SOHMS, which is implemented over three stages, is designed to move away from the traditional compliance-based approach to safety to a process-based systems approach by changing the thoughts and behaviors of employees. This process is present in depots, plants and arsenals, and AMC is expanding on its success, said George LeFevre, an operations safety manager at AMC.

“It is going to take a paradigm shift in the way we think about safety,” he said. “It does change the culture of an organization.”

In this system, it’s not just the safety team leading the effort. Every employee and leader has an active role, which aims to take existing programs to the next level. LeFevre said the effort is taking all the existing safety programs and packaging them together in a systematic way.

“Leaders are committed and employees are engaged, so we get everyone involved in safety where they are,” LeFevre said. “This system moves away from a checklist type of safety format to training employees to change their behavior and think about safety in their workplace more actively.”

The system involves identifying safety issues, mitigating them and developing a process to further fix the issues and train the force.

Stage one of the implementation process looks at the policies and processes that are currently in place and how they might need to be updated or changed. Stage two is educating the workforce to make employees aware of their role in safety processes and policies. Stage three is ownership in the new policies, including measuring whether leaders are engaged with employees and guidelines are being followed.

According to LeFevre, each organization will receive a “star status” when the system has been fully implemented.

“If an organization achieves star status, when people come into the organization they will recognize there’s a different attitude and environment,” LeFevre said. “The organization is at a more productive level, which is sort of an intangible benefit to the safety plan.”

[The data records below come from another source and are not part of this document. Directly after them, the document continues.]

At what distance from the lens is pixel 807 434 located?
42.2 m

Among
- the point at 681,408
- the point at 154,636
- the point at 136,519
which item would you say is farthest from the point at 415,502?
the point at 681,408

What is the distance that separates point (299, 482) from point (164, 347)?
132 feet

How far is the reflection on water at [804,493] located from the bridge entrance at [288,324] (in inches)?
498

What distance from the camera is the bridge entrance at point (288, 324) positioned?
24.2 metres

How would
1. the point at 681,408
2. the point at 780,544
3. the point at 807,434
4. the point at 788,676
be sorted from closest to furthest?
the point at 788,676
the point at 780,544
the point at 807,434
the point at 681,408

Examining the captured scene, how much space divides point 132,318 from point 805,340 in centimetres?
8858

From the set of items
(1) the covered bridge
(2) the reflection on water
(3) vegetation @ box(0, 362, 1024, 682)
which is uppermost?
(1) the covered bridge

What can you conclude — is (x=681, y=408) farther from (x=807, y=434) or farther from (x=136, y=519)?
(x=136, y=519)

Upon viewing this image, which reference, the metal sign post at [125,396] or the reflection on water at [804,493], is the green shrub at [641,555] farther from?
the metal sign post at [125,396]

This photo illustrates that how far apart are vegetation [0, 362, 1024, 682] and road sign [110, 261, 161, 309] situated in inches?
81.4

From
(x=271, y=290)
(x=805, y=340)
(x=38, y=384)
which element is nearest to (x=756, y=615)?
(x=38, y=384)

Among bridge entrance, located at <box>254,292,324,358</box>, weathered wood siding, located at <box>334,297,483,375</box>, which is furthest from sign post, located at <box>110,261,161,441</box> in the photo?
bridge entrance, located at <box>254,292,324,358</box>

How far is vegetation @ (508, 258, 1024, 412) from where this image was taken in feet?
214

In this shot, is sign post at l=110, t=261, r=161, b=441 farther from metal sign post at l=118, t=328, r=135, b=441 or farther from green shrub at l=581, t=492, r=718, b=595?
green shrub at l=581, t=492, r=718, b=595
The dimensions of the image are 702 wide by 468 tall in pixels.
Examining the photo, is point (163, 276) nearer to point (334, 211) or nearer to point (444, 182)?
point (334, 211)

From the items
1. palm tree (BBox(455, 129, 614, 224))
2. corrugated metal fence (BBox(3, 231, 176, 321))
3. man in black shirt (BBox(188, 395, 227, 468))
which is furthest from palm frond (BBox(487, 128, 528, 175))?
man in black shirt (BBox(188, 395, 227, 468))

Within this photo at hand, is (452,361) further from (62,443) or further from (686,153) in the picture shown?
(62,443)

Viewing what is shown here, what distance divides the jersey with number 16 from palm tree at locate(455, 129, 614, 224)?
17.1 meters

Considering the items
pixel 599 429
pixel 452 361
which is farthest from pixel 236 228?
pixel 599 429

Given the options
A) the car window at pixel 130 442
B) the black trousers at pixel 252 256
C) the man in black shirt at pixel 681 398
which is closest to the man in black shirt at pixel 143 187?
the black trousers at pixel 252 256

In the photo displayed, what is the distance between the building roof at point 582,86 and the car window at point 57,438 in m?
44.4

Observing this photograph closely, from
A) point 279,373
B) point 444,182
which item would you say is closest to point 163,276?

LeFevre said other benefits of the SOHMS include a better tracking system for mishap rates, numbers of hazards and how long they take to be resolved. By implementing a SOHMS across the enterprise, AMC will also experience savings in preventable mishap costs and resources.

Major subordinate commands are in the process of developing their plans to support this effort. The goal is to have the AMC Safety and Occupational Health Management System fully implemented by fiscal year 2025.